Game engine, simulation engine... no real difference.

> A $100 million military simulation is not a game. What makes it a  
> game? It's not intended as a "pastime" or "amusement" activity. It is  
> not a competitive contest between players. What's the point of  
> calling it a game, other than to annoy people who know what that word  
> means?

Why don't you ask the creators, designers, programmers, and the US military,
all of whom call it a game, all of whom occasionally play with it for fun.

While you are at it you can ask the Pentagon why they installed it in a war
gaming center that says "War Gaming Center" on the sign out front.

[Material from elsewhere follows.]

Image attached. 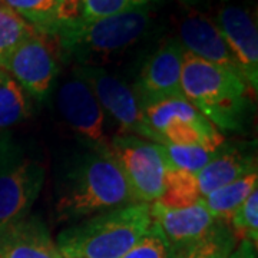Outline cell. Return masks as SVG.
Returning <instances> with one entry per match:
<instances>
[{"label":"cell","instance_id":"obj_30","mask_svg":"<svg viewBox=\"0 0 258 258\" xmlns=\"http://www.w3.org/2000/svg\"><path fill=\"white\" fill-rule=\"evenodd\" d=\"M0 6H3V2L2 0H0Z\"/></svg>","mask_w":258,"mask_h":258},{"label":"cell","instance_id":"obj_21","mask_svg":"<svg viewBox=\"0 0 258 258\" xmlns=\"http://www.w3.org/2000/svg\"><path fill=\"white\" fill-rule=\"evenodd\" d=\"M237 244L238 241L230 225L217 221L203 240L174 258H228Z\"/></svg>","mask_w":258,"mask_h":258},{"label":"cell","instance_id":"obj_27","mask_svg":"<svg viewBox=\"0 0 258 258\" xmlns=\"http://www.w3.org/2000/svg\"><path fill=\"white\" fill-rule=\"evenodd\" d=\"M228 258H257V244L247 240L238 241Z\"/></svg>","mask_w":258,"mask_h":258},{"label":"cell","instance_id":"obj_23","mask_svg":"<svg viewBox=\"0 0 258 258\" xmlns=\"http://www.w3.org/2000/svg\"><path fill=\"white\" fill-rule=\"evenodd\" d=\"M165 158L166 169H182L191 174H198L208 162L217 157V151H207L200 147H179V145H161Z\"/></svg>","mask_w":258,"mask_h":258},{"label":"cell","instance_id":"obj_5","mask_svg":"<svg viewBox=\"0 0 258 258\" xmlns=\"http://www.w3.org/2000/svg\"><path fill=\"white\" fill-rule=\"evenodd\" d=\"M149 141L159 145L200 147L217 151L225 138L185 98L158 102L144 109Z\"/></svg>","mask_w":258,"mask_h":258},{"label":"cell","instance_id":"obj_26","mask_svg":"<svg viewBox=\"0 0 258 258\" xmlns=\"http://www.w3.org/2000/svg\"><path fill=\"white\" fill-rule=\"evenodd\" d=\"M122 258H174L165 235L155 222L148 232Z\"/></svg>","mask_w":258,"mask_h":258},{"label":"cell","instance_id":"obj_22","mask_svg":"<svg viewBox=\"0 0 258 258\" xmlns=\"http://www.w3.org/2000/svg\"><path fill=\"white\" fill-rule=\"evenodd\" d=\"M39 33L18 13L6 6H0V66L13 50L29 37Z\"/></svg>","mask_w":258,"mask_h":258},{"label":"cell","instance_id":"obj_3","mask_svg":"<svg viewBox=\"0 0 258 258\" xmlns=\"http://www.w3.org/2000/svg\"><path fill=\"white\" fill-rule=\"evenodd\" d=\"M152 225L149 204L132 203L99 212L63 230L57 237L60 252L85 258H122Z\"/></svg>","mask_w":258,"mask_h":258},{"label":"cell","instance_id":"obj_4","mask_svg":"<svg viewBox=\"0 0 258 258\" xmlns=\"http://www.w3.org/2000/svg\"><path fill=\"white\" fill-rule=\"evenodd\" d=\"M152 25L149 9H138L111 18L74 19L59 23L49 35L66 59L78 64H93L138 43Z\"/></svg>","mask_w":258,"mask_h":258},{"label":"cell","instance_id":"obj_19","mask_svg":"<svg viewBox=\"0 0 258 258\" xmlns=\"http://www.w3.org/2000/svg\"><path fill=\"white\" fill-rule=\"evenodd\" d=\"M26 91L0 68V129L16 125L29 116Z\"/></svg>","mask_w":258,"mask_h":258},{"label":"cell","instance_id":"obj_8","mask_svg":"<svg viewBox=\"0 0 258 258\" xmlns=\"http://www.w3.org/2000/svg\"><path fill=\"white\" fill-rule=\"evenodd\" d=\"M74 75L91 88L103 112L118 122L120 134L149 141L144 109L129 85L96 64H78L75 66Z\"/></svg>","mask_w":258,"mask_h":258},{"label":"cell","instance_id":"obj_14","mask_svg":"<svg viewBox=\"0 0 258 258\" xmlns=\"http://www.w3.org/2000/svg\"><path fill=\"white\" fill-rule=\"evenodd\" d=\"M178 40L186 52L241 75L230 47L211 19L203 15H191L184 18L179 23Z\"/></svg>","mask_w":258,"mask_h":258},{"label":"cell","instance_id":"obj_29","mask_svg":"<svg viewBox=\"0 0 258 258\" xmlns=\"http://www.w3.org/2000/svg\"><path fill=\"white\" fill-rule=\"evenodd\" d=\"M182 2H184V3H188V5H195L198 0H182Z\"/></svg>","mask_w":258,"mask_h":258},{"label":"cell","instance_id":"obj_15","mask_svg":"<svg viewBox=\"0 0 258 258\" xmlns=\"http://www.w3.org/2000/svg\"><path fill=\"white\" fill-rule=\"evenodd\" d=\"M0 258H62V254L46 224L28 215L0 232Z\"/></svg>","mask_w":258,"mask_h":258},{"label":"cell","instance_id":"obj_10","mask_svg":"<svg viewBox=\"0 0 258 258\" xmlns=\"http://www.w3.org/2000/svg\"><path fill=\"white\" fill-rule=\"evenodd\" d=\"M0 68L39 101L49 95L59 72L55 52L42 33H36L19 45Z\"/></svg>","mask_w":258,"mask_h":258},{"label":"cell","instance_id":"obj_20","mask_svg":"<svg viewBox=\"0 0 258 258\" xmlns=\"http://www.w3.org/2000/svg\"><path fill=\"white\" fill-rule=\"evenodd\" d=\"M201 198L197 175L182 169L168 168L164 178V194L158 200L171 208H185Z\"/></svg>","mask_w":258,"mask_h":258},{"label":"cell","instance_id":"obj_24","mask_svg":"<svg viewBox=\"0 0 258 258\" xmlns=\"http://www.w3.org/2000/svg\"><path fill=\"white\" fill-rule=\"evenodd\" d=\"M231 231L237 241L247 240L257 244L258 241V189L241 204L228 220Z\"/></svg>","mask_w":258,"mask_h":258},{"label":"cell","instance_id":"obj_9","mask_svg":"<svg viewBox=\"0 0 258 258\" xmlns=\"http://www.w3.org/2000/svg\"><path fill=\"white\" fill-rule=\"evenodd\" d=\"M184 55V46L178 37H172L148 57L134 88L142 109L166 99L184 98L181 89Z\"/></svg>","mask_w":258,"mask_h":258},{"label":"cell","instance_id":"obj_2","mask_svg":"<svg viewBox=\"0 0 258 258\" xmlns=\"http://www.w3.org/2000/svg\"><path fill=\"white\" fill-rule=\"evenodd\" d=\"M132 203L125 178L102 145L81 157L71 168L56 203V212L62 220L78 221Z\"/></svg>","mask_w":258,"mask_h":258},{"label":"cell","instance_id":"obj_16","mask_svg":"<svg viewBox=\"0 0 258 258\" xmlns=\"http://www.w3.org/2000/svg\"><path fill=\"white\" fill-rule=\"evenodd\" d=\"M257 172V157L251 147L224 144L217 157L197 174L201 198L242 176Z\"/></svg>","mask_w":258,"mask_h":258},{"label":"cell","instance_id":"obj_1","mask_svg":"<svg viewBox=\"0 0 258 258\" xmlns=\"http://www.w3.org/2000/svg\"><path fill=\"white\" fill-rule=\"evenodd\" d=\"M181 89L185 99L222 135L245 131L254 92L241 75L185 50Z\"/></svg>","mask_w":258,"mask_h":258},{"label":"cell","instance_id":"obj_7","mask_svg":"<svg viewBox=\"0 0 258 258\" xmlns=\"http://www.w3.org/2000/svg\"><path fill=\"white\" fill-rule=\"evenodd\" d=\"M45 168L0 139V232L26 218L45 182Z\"/></svg>","mask_w":258,"mask_h":258},{"label":"cell","instance_id":"obj_13","mask_svg":"<svg viewBox=\"0 0 258 258\" xmlns=\"http://www.w3.org/2000/svg\"><path fill=\"white\" fill-rule=\"evenodd\" d=\"M149 211L152 222H155L165 235L174 257L203 240L218 221L207 210L201 198L185 208H171L159 201H154L149 204Z\"/></svg>","mask_w":258,"mask_h":258},{"label":"cell","instance_id":"obj_6","mask_svg":"<svg viewBox=\"0 0 258 258\" xmlns=\"http://www.w3.org/2000/svg\"><path fill=\"white\" fill-rule=\"evenodd\" d=\"M105 148L120 169L134 203L152 204L164 194L166 162L159 144L119 134Z\"/></svg>","mask_w":258,"mask_h":258},{"label":"cell","instance_id":"obj_11","mask_svg":"<svg viewBox=\"0 0 258 258\" xmlns=\"http://www.w3.org/2000/svg\"><path fill=\"white\" fill-rule=\"evenodd\" d=\"M57 108L69 128L85 142L92 148L105 145V112L91 88L76 75L59 88Z\"/></svg>","mask_w":258,"mask_h":258},{"label":"cell","instance_id":"obj_12","mask_svg":"<svg viewBox=\"0 0 258 258\" xmlns=\"http://www.w3.org/2000/svg\"><path fill=\"white\" fill-rule=\"evenodd\" d=\"M240 68L241 76L254 93L258 91L257 23L248 10L227 5L214 20Z\"/></svg>","mask_w":258,"mask_h":258},{"label":"cell","instance_id":"obj_17","mask_svg":"<svg viewBox=\"0 0 258 258\" xmlns=\"http://www.w3.org/2000/svg\"><path fill=\"white\" fill-rule=\"evenodd\" d=\"M258 189V174H249L242 176L228 185L212 191L207 197L201 198L212 217L218 221L228 224V220L241 204L248 198L251 194Z\"/></svg>","mask_w":258,"mask_h":258},{"label":"cell","instance_id":"obj_25","mask_svg":"<svg viewBox=\"0 0 258 258\" xmlns=\"http://www.w3.org/2000/svg\"><path fill=\"white\" fill-rule=\"evenodd\" d=\"M148 5L149 0H81V18L85 20L111 18L134 10L145 9Z\"/></svg>","mask_w":258,"mask_h":258},{"label":"cell","instance_id":"obj_18","mask_svg":"<svg viewBox=\"0 0 258 258\" xmlns=\"http://www.w3.org/2000/svg\"><path fill=\"white\" fill-rule=\"evenodd\" d=\"M19 16L35 26L39 33L49 36L53 29L63 22L64 0H2Z\"/></svg>","mask_w":258,"mask_h":258},{"label":"cell","instance_id":"obj_28","mask_svg":"<svg viewBox=\"0 0 258 258\" xmlns=\"http://www.w3.org/2000/svg\"><path fill=\"white\" fill-rule=\"evenodd\" d=\"M62 254V258H85L79 254H74V252H60Z\"/></svg>","mask_w":258,"mask_h":258}]
</instances>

You are trying to draw arbitrary lines in the shifting sands of an industry
that creates games and simulations and sells each as the other every day of
the week.

How about Harpoon?  Was that a game?

Before you answer, keep in mind that the US military paid for a lot of its
development, used it for training, and paid later to have it updated, and the
company that wrote it made a larger version customized for their use.

It was marketed as a game, but was otherwise nothing but a smaller version of
larger military simulators (which as I said, the government calls games).

Go ahead, make the arbitrary call: was Harpoon a game or a simulation?

Really, it isn't a big deal, it's just interesting to see people try to split
hairs in situations like this.

Oh, and for the record, I have spent hours playing with expensive military
simulations, playing to win, competing with others, having a ball, and in
some case I made money from it, or at least someone had to buy me dinner.

One of my friends in college trained in Apache simulations.  They used to
play with them for hours if they could get the time and sign up for it.

But, of course, it wasn't a game...





-- 
shannon           | An Irishman is never drunk as long as he can hold onto 
                  | one blade of grass and not fall off the face of the earth.